▶ [Working data]:

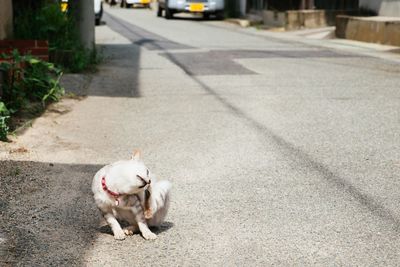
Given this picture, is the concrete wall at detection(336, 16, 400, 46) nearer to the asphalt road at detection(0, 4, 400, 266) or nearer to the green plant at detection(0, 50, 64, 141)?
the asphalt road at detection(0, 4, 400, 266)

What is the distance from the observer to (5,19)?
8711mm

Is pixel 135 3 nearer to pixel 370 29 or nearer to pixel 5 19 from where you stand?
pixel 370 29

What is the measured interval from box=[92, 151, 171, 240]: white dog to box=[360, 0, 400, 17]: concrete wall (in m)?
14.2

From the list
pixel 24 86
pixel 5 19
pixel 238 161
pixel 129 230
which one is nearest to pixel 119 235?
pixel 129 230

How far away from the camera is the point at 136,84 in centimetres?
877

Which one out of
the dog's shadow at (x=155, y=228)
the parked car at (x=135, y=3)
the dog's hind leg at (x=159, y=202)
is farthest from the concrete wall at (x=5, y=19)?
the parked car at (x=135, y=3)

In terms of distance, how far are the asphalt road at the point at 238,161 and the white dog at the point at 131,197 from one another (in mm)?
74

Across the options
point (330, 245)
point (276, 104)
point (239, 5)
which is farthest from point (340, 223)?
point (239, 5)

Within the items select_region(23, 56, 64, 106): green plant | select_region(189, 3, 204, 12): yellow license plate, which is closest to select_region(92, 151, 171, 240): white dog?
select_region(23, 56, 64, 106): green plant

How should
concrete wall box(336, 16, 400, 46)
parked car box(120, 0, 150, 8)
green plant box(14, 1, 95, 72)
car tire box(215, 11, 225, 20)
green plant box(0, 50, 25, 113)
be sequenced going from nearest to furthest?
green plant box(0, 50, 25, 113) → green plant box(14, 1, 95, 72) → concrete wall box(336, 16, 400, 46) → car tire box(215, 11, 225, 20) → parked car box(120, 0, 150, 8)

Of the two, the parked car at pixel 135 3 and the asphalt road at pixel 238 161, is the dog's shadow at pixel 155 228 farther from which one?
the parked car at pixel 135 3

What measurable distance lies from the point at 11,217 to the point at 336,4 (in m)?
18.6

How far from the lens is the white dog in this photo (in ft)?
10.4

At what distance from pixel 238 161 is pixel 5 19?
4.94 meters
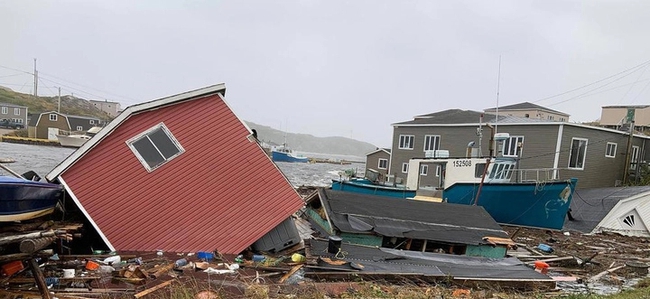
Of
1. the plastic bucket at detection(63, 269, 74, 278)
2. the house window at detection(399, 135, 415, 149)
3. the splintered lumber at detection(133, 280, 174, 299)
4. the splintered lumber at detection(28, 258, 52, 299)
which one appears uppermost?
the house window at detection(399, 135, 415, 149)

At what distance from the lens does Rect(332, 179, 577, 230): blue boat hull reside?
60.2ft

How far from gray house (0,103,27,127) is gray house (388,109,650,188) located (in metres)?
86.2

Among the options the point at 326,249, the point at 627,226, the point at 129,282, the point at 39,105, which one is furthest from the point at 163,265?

▶ [Goal]:
Write out each entry exactly as given, omitting any picture.

▶ [Exercise response]:
Given this picture, is the concrete wall at detection(336, 16, 400, 46) nearer to the asphalt road at detection(0, 4, 400, 266) or nearer to the green plant at detection(0, 50, 64, 141)?
the asphalt road at detection(0, 4, 400, 266)

What is the distance from the observer to (5,19)?
8711mm

Is pixel 135 3 nearer to pixel 370 29 or nearer to pixel 5 19 from where you stand?
pixel 370 29

What is the measured interval from box=[92, 151, 171, 240]: white dog to box=[360, 0, 400, 17]: concrete wall (in m)?
14.2

From the list
pixel 24 86
pixel 5 19
pixel 238 161
pixel 129 230
which one is nearest to pixel 119 235?
pixel 129 230

How far away from the camera is the point at 136,84 in centimetres?
877

Which one out of
the dog's shadow at (x=155, y=228)
the parked car at (x=135, y=3)
the dog's hind leg at (x=159, y=202)
is farthest from the concrete wall at (x=5, y=19)?
the parked car at (x=135, y=3)

In terms of distance, how far are the asphalt road at the point at 238,161 and the white dog at the point at 131,197 from one another (in mm)?
74

Across the options
point (330, 245)
point (276, 104)
point (239, 5)
which is farthest from point (340, 223)?
point (239, 5)

Within the items select_region(23, 56, 64, 106): green plant | select_region(189, 3, 204, 12): yellow license plate, which is closest to select_region(92, 151, 171, 240): white dog?
select_region(23, 56, 64, 106): green plant

How should
concrete wall box(336, 16, 400, 46)
parked car box(120, 0, 150, 8)
green plant box(14, 1, 95, 72)
car tire box(215, 11, 225, 20)
green plant box(0, 50, 25, 113)
be sequenced going from nearest to furthest?
green plant box(0, 50, 25, 113) → green plant box(14, 1, 95, 72) → concrete wall box(336, 16, 400, 46) → car tire box(215, 11, 225, 20) → parked car box(120, 0, 150, 8)

Of the two, the parked car at pixel 135 3 and the asphalt road at pixel 238 161, is the dog's shadow at pixel 155 228 farther from which one?
the parked car at pixel 135 3

What measurable distance lies from the point at 11,217 to the point at 336,4 (in m)?
18.6

How far from the lens is the white dog in this photo (in ft)?
10.4

At what distance from pixel 238 161 is pixel 5 19?
4.94 meters
Of
1. the plastic bucket at detection(63, 269, 74, 278)
2. the house window at detection(399, 135, 415, 149)
3. the splintered lumber at detection(133, 280, 174, 299)
4. the splintered lumber at detection(28, 258, 52, 299)
which one appears uppermost?
the house window at detection(399, 135, 415, 149)

At what distance from the lens does Rect(332, 179, 577, 230): blue boat hull reside?
60.2ft

How far from gray house (0,103,27,127) is gray house (388,109,650,188) located (in metres)?
86.2

Among the options the point at 326,249, the point at 627,226, the point at 129,282, the point at 39,105, which one is furthest from the point at 163,265?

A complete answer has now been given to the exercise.